As histórias e nossos medos

domingo, 26 de junho de 2016
Foto de capa

Quando meus filhos eram pequenos, fomos ao cinema num sábado à tarde e assistimos História Sem Fim. O filme era tão bonito e profundo que saímos do cinema sensibilizados, principalmente meu filho Beto que era um menino que se mobiizava com tudo. Conversamos a respeito, principalmente sobre Artax, o lindo cavalo branco que se deixou morrer pelo desânimo quando atravessava um pântano. Até hoje, anos depois, as cenas ainda me fazem pensar. E, sempre que uma certa dose de desânimo se aproxima de mim, eu me lembro da fraqueza daquele cavalo e reconheço que não posso me entregar. 

O filme nos amadureceu. 

História Sem Fim é baseado no romance do mesmo nome e foi escrito por Michel Ende, nascido na Alemanha em 1929. A obra faz parte da literatura fantástica que se caracteriza por uma narrativa baseada em fatos e personagens irreais. 

Crianças, jovens e adultos são tocados por este gênero literário, uma vez que uma certa dose de magia causa prazer, como se fosse um breve suspiro no dia a dia; suspiram sempre relaxam. 

Ah, como me divirto com Piratas do Caribe! 

E, aí, coloco a literatura nas alturas, uma vez que além de diversão, ela nos traz cultura e nos faz pensar, deixando dentro de nós sementes que guardamos e cultivamos.

A literatura fantástica pertence ao universo da ficção, ou seja, é um gênero em que a imaginação faz com que o irreal ganhe movimento e vida, dando-lhe aparência de realidade; é, de alguma forma, inspirada em fatos reais. 
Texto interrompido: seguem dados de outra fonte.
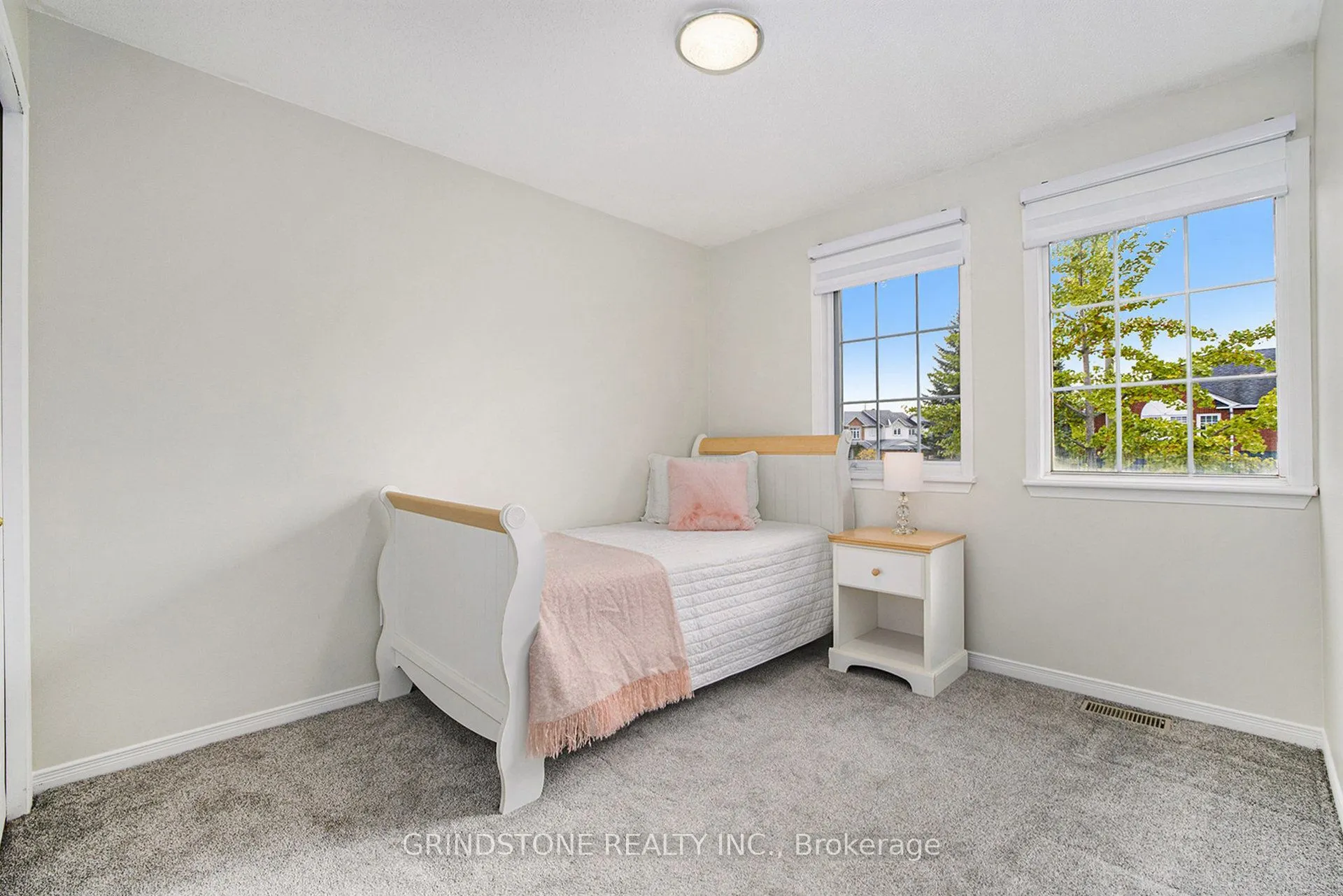 43 Margrave Avenue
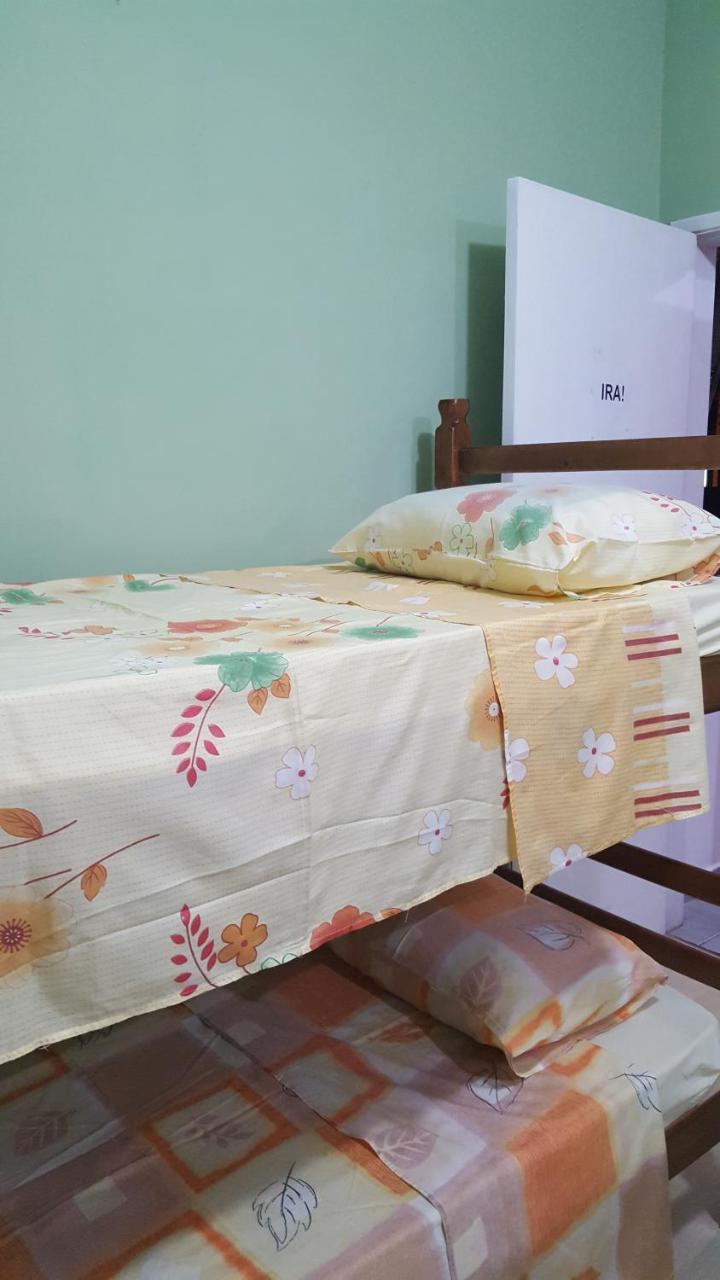 Parada 86 Hostel เซาเปาโล ภายนอก รูปภาพ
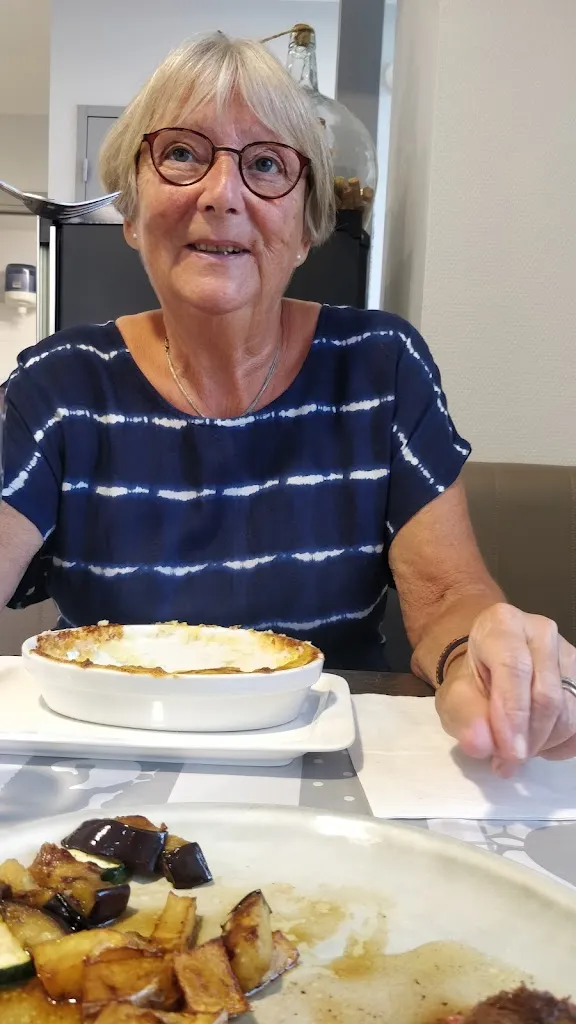 Bjørn Larsen_La Guinguette du Port_Châtillon-en-Bazois_review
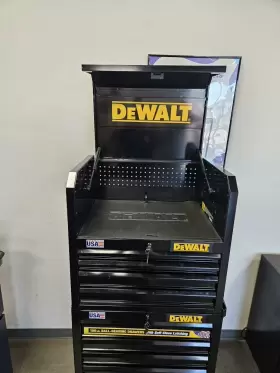 DWST22760 DEWALT Rolling Tool Box Set #2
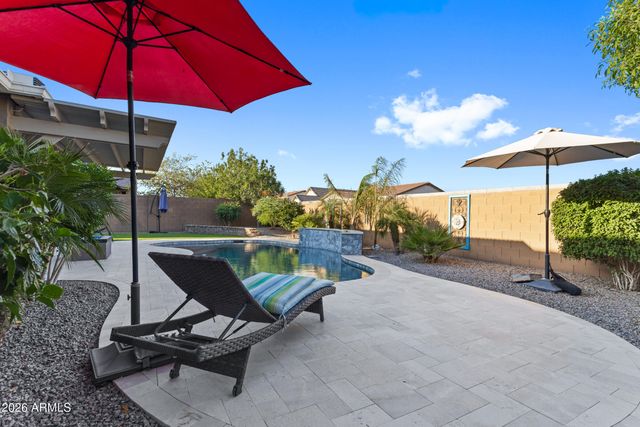 19495 S 211TH Way, Queen Creek, AZ 85142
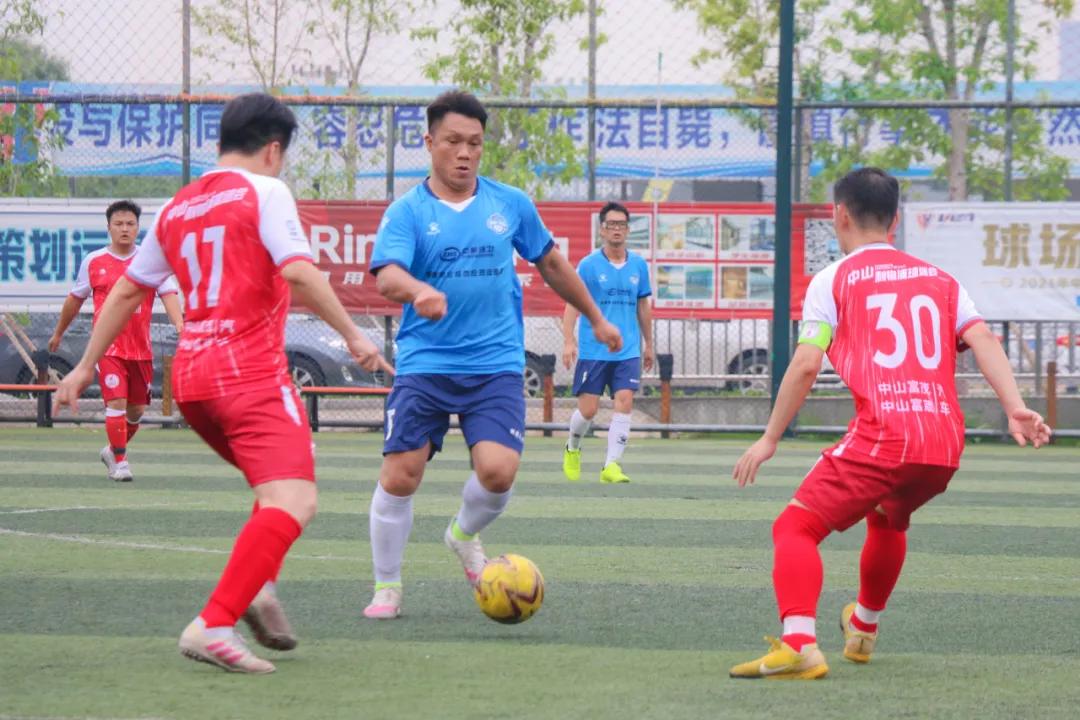 中山足球联赛赛程表,中山市足球5月比赛名单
Como a imaginação não tem limites, as histórias contam de tudo o que um autor possa imaginar, inclusive cria personagens fantasmagóricos e encantadores. A criança, em seu desenvolvimento cognitivo e afetivo, tem neste gênero literário um recurso capaz de ajudá-la a lidar com a vida, na medida em que correlaciona suas dificuldades ou impossibilidades com elementos fantasiosos com os quais ela estabelece algum nível de relação. Como a história de Harry James Potter, cujo enredo traz elementos mágicos e conta as aventuras de um menino franzino e órfão que se confronta, ao lado dos amigos, com o aterrorizador bruxo das trevas. A história abrange o enfrentamento, a passagem da infância à juventude, vida escolar, relações de amizade e superação. 
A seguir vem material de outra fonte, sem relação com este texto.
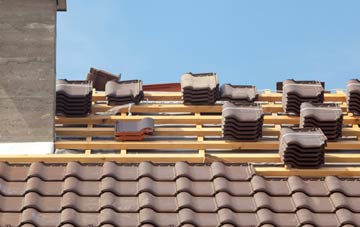 Foxbar clay roofing costs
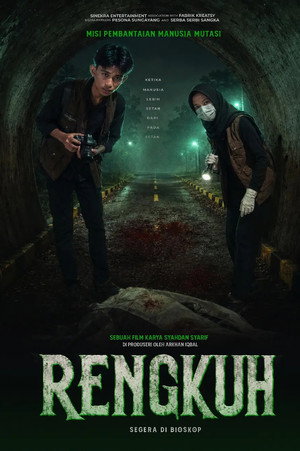 Rengkuh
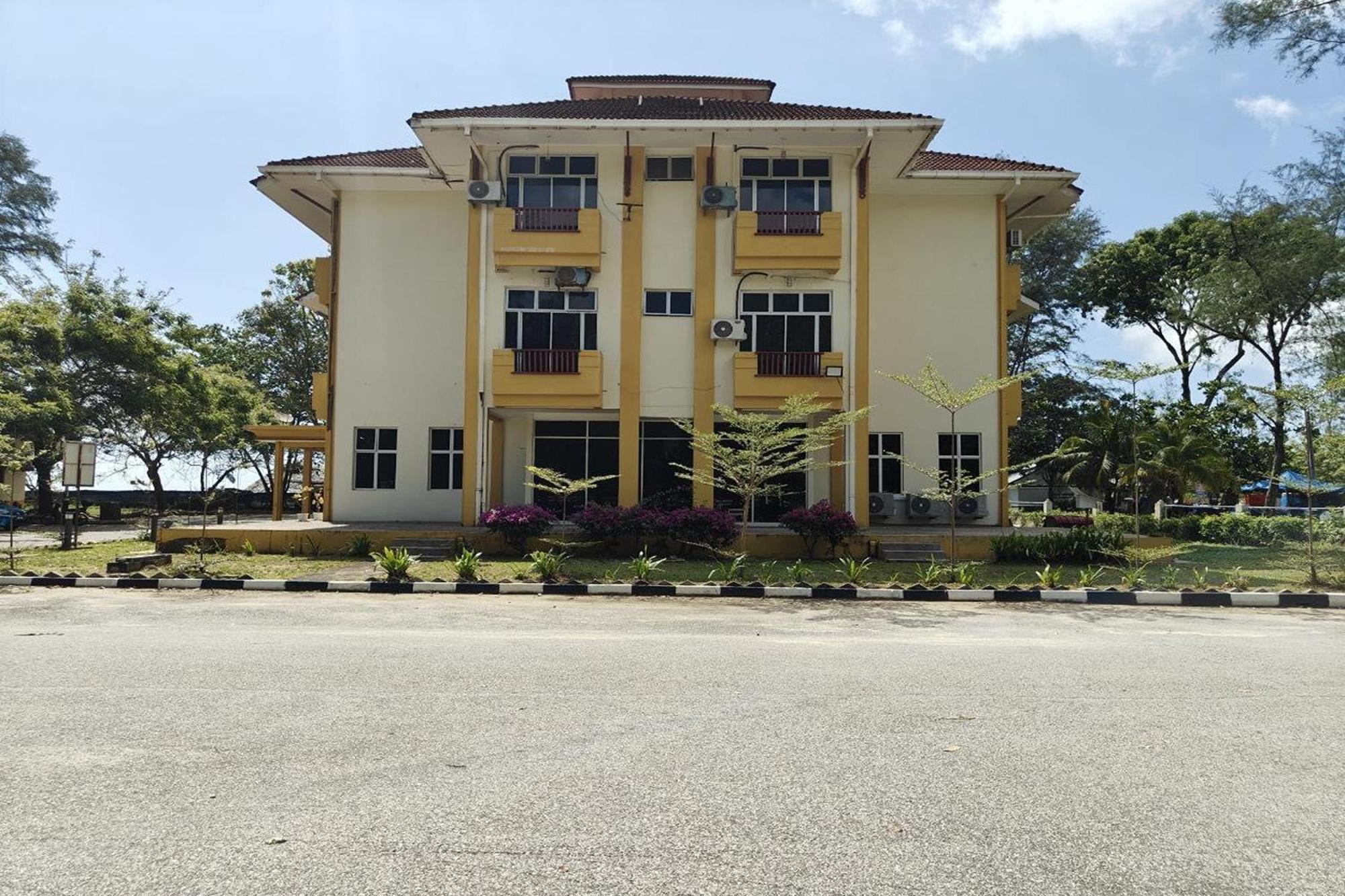 Terengganu Equestrian Resort Куала-Тренгану Экстерьер фото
A literatura fantástica é uma grande contadora de histórias e a maioria das obras traz o medo como tema presente, este forte e desagradável sentimento que inquieta, desassossega, aflige e aparece ante uma ameaça real ou imaginária. Cada um vive seus medos de modo particular. Não há heróis que não o experimentem. Nem reis e princesas. Nem você e eu.

Sua leitura permite ao leitor infantojuvenil compartilhar com os personagens situações de tensão e medo, o que lhe dá oportunidade para abrir as próprias caixas de segredos e pensar sobre seus lobos. Pelo menos, reconhecê-los. Além do mais, crianças e adolescentes estão crescendo e vivendo transformações profundas num mundo não mais do que instável. Quantos medos isso não cria?

E quem não tem vergonha de mostrar seus medos? 

Um passo importante para libertá-los é buscar palavras para verbalizá-los e as histórias proporcionam isso. Quando falamos dos nossos medos, conseguimos lidar com eles. Falando, nos sentimos mais à vontade para contar a nossa própria história e encarar a vida com a possibilidade de ser modificada. Reconstruída. Deixamos de ser reféns!